We are in a dilemma whether to use node.js or openfire for signalling. Is node.js supported by all web-browsers ,IE, Chrome, Mozilla, Safari and Opera .

Reply
    Tsahi Levent-Levi says:
    December 17, 2013

    Hanumesh,

    Node.js is a server side technology – as such it has no limitation on the web browser side.
    What you should be “concerned” about is probably the Socket.io side of the story, and its support is detailed here: http://socket.io/#browser-support

    Reply
      hanumesh says:
      December 17, 2013

      Thanks for the reply. When i goggle i get to know that scalability(clustering) is an issue wrt to node.js when compared to openfire or ejabberd . Aslo , using the following link , http://stackoverflow.com/questions/9924822/scalability-issues-relating-to-socket-io . I found that websocket.io can handle max of 10,000 requests , what should we do if requests >10,000

      Reply
        Chris Matthieu says:
        December 17, 2013

        Prior to starting @twelephone, I built (and sold) a Node.JS PaaS called Nodester. We supported web sockets on the platform and could handle approximately 1M web socket connections per AWS server. You can horizontally scale web sockets across multiple servers for the same site if needed by using Redis. In fact, Socket.io supports Redis scaling out of the box! https://github.com/LearnBoost/Socket.IO/wiki/Configuring-Socket.IO

        Today’s developers are solving the signaling issue with one of these three technologies: websockets, xmpp/jingle, and sip. All of them are good choices. I happen to prefer websockets.

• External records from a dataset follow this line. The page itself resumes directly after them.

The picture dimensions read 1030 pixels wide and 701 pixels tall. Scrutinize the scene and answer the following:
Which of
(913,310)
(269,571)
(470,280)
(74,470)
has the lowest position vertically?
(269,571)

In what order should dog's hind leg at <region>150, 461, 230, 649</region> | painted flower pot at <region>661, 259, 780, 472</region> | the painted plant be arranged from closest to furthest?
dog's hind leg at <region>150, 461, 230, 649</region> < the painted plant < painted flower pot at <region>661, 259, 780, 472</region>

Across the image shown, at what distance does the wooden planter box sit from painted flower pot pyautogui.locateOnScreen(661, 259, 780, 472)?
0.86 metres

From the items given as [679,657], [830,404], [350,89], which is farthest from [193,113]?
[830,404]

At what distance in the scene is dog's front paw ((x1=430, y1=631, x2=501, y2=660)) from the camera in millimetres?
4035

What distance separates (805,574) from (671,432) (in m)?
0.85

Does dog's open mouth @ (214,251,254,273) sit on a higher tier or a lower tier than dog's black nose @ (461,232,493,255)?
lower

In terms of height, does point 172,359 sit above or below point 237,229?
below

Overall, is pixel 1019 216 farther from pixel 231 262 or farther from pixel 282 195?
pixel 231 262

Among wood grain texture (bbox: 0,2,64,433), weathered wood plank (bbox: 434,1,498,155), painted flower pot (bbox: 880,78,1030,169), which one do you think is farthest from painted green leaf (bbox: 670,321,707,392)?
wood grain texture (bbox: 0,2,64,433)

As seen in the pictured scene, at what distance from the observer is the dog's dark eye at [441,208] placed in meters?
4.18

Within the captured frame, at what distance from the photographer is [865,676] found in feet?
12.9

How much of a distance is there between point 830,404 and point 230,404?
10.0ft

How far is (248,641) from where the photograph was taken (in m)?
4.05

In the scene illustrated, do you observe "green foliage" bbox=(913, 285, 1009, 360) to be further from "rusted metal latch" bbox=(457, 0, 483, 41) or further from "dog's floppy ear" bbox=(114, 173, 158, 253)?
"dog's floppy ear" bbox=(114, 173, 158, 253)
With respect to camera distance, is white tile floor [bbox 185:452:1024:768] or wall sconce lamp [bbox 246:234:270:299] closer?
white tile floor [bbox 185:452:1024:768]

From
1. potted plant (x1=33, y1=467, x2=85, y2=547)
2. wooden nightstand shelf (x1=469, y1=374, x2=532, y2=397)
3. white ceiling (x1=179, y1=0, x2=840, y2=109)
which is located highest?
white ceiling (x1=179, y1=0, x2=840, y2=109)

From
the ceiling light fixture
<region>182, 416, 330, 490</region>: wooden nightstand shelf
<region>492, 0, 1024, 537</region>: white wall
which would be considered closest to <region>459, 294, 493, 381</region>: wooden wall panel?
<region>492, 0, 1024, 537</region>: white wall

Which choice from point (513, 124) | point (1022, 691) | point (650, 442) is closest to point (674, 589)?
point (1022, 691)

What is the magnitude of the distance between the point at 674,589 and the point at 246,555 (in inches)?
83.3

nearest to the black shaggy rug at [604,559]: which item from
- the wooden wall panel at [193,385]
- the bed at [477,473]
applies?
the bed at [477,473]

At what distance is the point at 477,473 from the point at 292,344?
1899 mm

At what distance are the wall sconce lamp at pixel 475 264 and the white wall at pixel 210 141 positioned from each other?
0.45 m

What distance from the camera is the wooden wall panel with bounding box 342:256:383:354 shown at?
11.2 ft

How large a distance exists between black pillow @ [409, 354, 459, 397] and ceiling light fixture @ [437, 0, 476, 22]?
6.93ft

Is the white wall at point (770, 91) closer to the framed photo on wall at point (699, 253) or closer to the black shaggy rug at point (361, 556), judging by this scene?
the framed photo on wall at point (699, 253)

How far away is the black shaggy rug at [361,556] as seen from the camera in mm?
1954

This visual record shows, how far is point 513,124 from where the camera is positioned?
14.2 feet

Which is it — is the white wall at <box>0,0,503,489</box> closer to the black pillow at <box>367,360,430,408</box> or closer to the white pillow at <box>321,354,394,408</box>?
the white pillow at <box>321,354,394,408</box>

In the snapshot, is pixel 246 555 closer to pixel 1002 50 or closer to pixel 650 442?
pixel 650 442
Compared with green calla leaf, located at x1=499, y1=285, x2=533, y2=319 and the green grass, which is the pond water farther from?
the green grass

If you use a websocket framework like socket.io, they handle fallback technologies for you automatically to run on all web browsers (http://davidwalsh.name/websocket).

        Hope this helps…
        Chris

        Reply
          hanumesh says:
          March 10, 2014

          we are using node.js for signalling . Everyhting works great for a video conferencing solution without plugin.

          Reply
the technologies - node.js & getting live - kerf_.BLOG() says:
September 2, 2014

[…]  tight integration with webRTC […]

Reply
Brian Pulito says:
January 21, 2016

Hi Tsahi,

We just released an Rtcomm sample that only requires the Mosca MQTT broker running on Node.js along with angular-rtcomm. Instructions are on the angular-rtcomm page. I’m with you, Node.js and WebRTC are a perfect pair.